Berlin

Jobcenter: Rund 40 Prozent der Mieten von Bürgergeld-Empfängern zu hoch – Ämter zahlen trotzdem

In Berlin bekommen 302.470 Bürgergeld- und Sozialhilfe-Empfänger ihre Miete vom Amt überwiesen. Bei 81.743 Bürgergeld-Empfängern liegen diese über den Richtwerten.

Die Jobcenter übernehmen rund 40 Prozent zu teure Mieten von Bürgergeld-Empfängern in Berlin.
Die Jobcenter übernehmen rund 40 Prozent zu teure Mieten von Bürgergeld-Empfängern in Berlin.Martin Schutt

Berlins Jobcenter haben 2024 die Miete und die Heizkosten von 209.385 Bürgergeld-Empfängern bezahlt. Dabei lagen 84.780 mit ihren Kosten über den Richtwerten - das sind rund 40 Prozent. Auch diese Mieten wurden von den Ämtern bezahlt – genau 81.743 Fälle, wie die B.Z. berichtet.

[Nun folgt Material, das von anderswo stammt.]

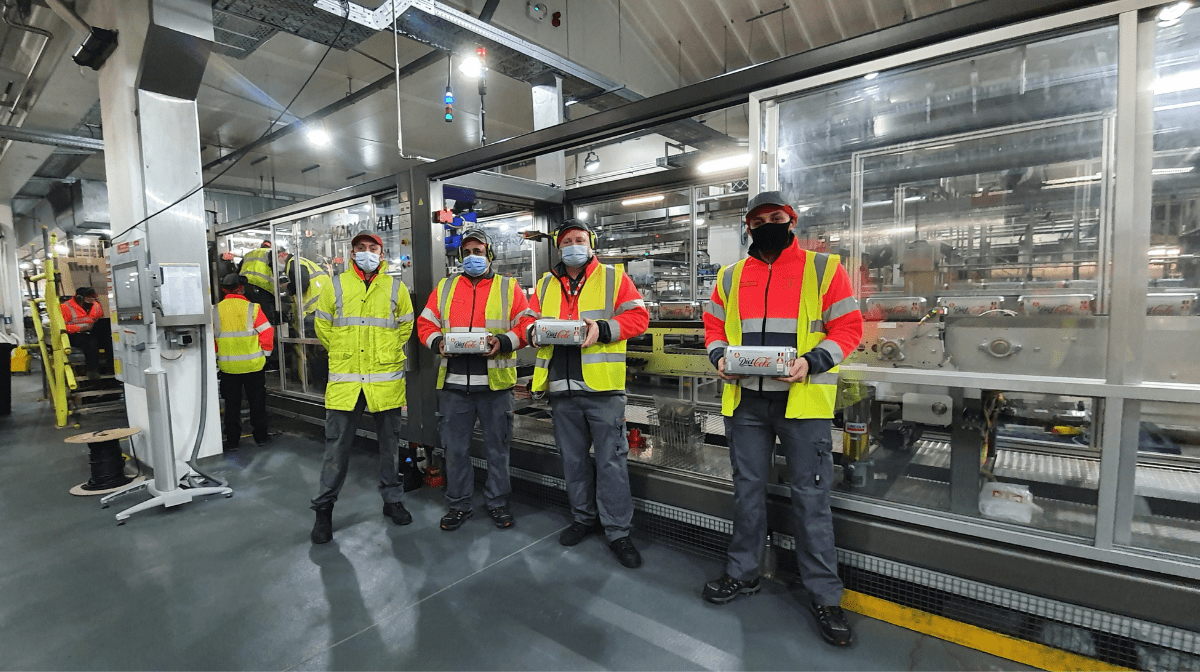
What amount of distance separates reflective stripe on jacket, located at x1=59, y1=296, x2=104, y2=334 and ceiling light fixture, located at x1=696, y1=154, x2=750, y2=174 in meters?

Die Jobcenter überprüften 38.623 Kostensenkungen. Aber nur bei 3129 Bürgergeld-Empfängern wurden diese auch tatsächlich durchgesetzt, vor allem in Mitte (1227), Neukölln (714) und Steglitz-Zehlendorf (246).

Ämter verzichten auf eine Senkung zu hoher Mietkosten

„Der Staat muss die höheren Mieten übernehmen. Die Konsequenz wäre sonst, dass die Menschen ihre Wohnung verlieren und die anschließenden Unterbringungskosten in Unterkünften noch höher wären. Die Mieten müssen runter, dann sinken auch die Ausgaben für das Bürgergeld“, sagt Niklas Schenker, Mieten-Experte der Linken.

Welche Miete maximal angemessen ist, wird vom Senat festgesetzt. Diese Miete orientiert sich am Mietspiegel. Danach gelten seit Oktober 2023 bei einem Single-Haushalt monatlich 449 Euro Bruttokalt (Nettomiete plus „kalte“ Nebenkosten wie Wasser oder Müllabfuhr) als angemessen – mit Neuvermietungs-Zuschlag und im sozialen Wohnungsbau akzeptieren Jobcenter aber auch bis zu 624 Euro. Bei einem Paar sind es 543 Euro bzw. 777 Euro, bei einem Drei-Personen-Haushalt 668 bzw. 956 Euro. Die zwei Jahre alte Tabelle wird derzeit überarbeitet.

Die Ämter verzichten ohnehin schon auf eine Senkung zu hoher Mietkosten (Umzug, Untervermietung etc.), z. B. bei Alleinerziehenden mit zwei oder mehr Kindern, über 60-Jährigen mit längerer Wohndauer oder auch bei einer schweren Krankheit, die einen Umzug unmöglich macht.

Warum zahlen Jobcenter die überteuerten Mieten?

Im ersten Jahr als Bürgergeld-Empfänger spielt die Höhe der Miete keine Rolle – es wird kein Überprüfungsverfahren eingeleitet. Von dieser sogenannten Karenzzeit profitierten im vergangenen Jahr 11.112 Berliner.

Doch warum werden bei Bürgergeld-Empfängern die überteuerten Mieten zu 96,5 Prozent als individuell angemessen anerkannt? „Auch in Innenstadtbezirken mit höheren Angebotsmieten wird häufig von Kostensenkungen abgesehen – etwa aufgrund von Bestandsschutz, Umzugsvermeidung oder fehlenden Wohnungsangeboten“, sagte Sozial-Staatssekretär Aziz Bozkurt.